- [Instructions to follow] Put the lines starting at the one containing "What is the order" and ending at the final line of the items into a numbered list, leaving out blank lines.

* start Entries shown *

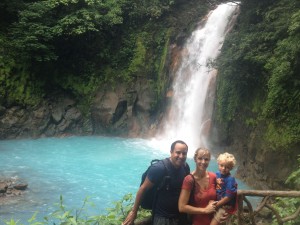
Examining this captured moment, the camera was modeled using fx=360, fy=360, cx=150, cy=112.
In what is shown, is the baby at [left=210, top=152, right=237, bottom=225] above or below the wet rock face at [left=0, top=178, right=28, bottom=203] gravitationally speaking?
above

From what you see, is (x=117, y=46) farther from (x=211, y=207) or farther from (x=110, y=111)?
(x=211, y=207)

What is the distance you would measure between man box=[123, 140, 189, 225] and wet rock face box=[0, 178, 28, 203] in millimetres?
6235

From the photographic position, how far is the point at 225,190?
376 cm

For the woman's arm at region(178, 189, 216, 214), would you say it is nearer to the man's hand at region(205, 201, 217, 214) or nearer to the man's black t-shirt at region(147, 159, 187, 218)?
the man's hand at region(205, 201, 217, 214)

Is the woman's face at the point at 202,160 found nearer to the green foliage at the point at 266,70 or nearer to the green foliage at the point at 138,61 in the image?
the green foliage at the point at 266,70

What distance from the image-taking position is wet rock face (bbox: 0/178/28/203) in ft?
29.7

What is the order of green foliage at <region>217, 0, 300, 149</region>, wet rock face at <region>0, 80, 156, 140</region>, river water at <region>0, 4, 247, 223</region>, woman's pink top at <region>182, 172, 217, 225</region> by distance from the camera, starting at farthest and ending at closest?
wet rock face at <region>0, 80, 156, 140</region> < river water at <region>0, 4, 247, 223</region> < green foliage at <region>217, 0, 300, 149</region> < woman's pink top at <region>182, 172, 217, 225</region>

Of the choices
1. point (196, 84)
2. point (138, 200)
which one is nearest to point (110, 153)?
point (196, 84)

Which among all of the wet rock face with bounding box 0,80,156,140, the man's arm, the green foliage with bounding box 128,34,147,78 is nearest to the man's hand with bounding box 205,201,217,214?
the man's arm

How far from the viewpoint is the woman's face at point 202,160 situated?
12.0 ft

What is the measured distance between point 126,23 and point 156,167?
14491 millimetres

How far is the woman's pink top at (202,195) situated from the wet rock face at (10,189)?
6550 millimetres

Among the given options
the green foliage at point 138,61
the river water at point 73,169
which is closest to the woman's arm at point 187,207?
the river water at point 73,169

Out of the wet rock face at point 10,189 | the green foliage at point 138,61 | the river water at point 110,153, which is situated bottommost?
the wet rock face at point 10,189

* end Entries shown *

- [Problem solution]
1. What is the order of green foliage at <region>217, 0, 300, 149</region>, wet rock face at <region>0, 80, 156, 140</region>, river water at <region>0, 4, 247, 223</region>, woman's pink top at <region>182, 172, 217, 225</region> by distance from the camera, starting at farthest and ending at closest?
2. wet rock face at <region>0, 80, 156, 140</region> < river water at <region>0, 4, 247, 223</region> < green foliage at <region>217, 0, 300, 149</region> < woman's pink top at <region>182, 172, 217, 225</region>
3. Of the choices
4. 1. point (196, 84)
5. 2. point (138, 200)
6. which one is nearest to point (110, 153)?
7. point (196, 84)
8. Which among all of the wet rock face with bounding box 0,80,156,140, the man's arm, the green foliage with bounding box 128,34,147,78 is nearest to the man's hand with bounding box 205,201,217,214?
9. the man's arm
10. How far from the viewpoint is the woman's face at point 202,160 situated?
11. 12.0 ft
12. What is the measured distance between point 126,23 and point 156,167?
13. 14491 millimetres
14. How far is the woman's pink top at (202,195) situated from the wet rock face at (10,189)?
15. 6550 millimetres
16. Among the given options
17. the green foliage at point 138,61
18. the river water at point 73,169
19. which is closest to the woman's arm at point 187,207?
20. the river water at point 73,169
21. Out of the wet rock face at point 10,189 | the green foliage at point 138,61 | the river water at point 110,153, which is situated bottommost?
22. the wet rock face at point 10,189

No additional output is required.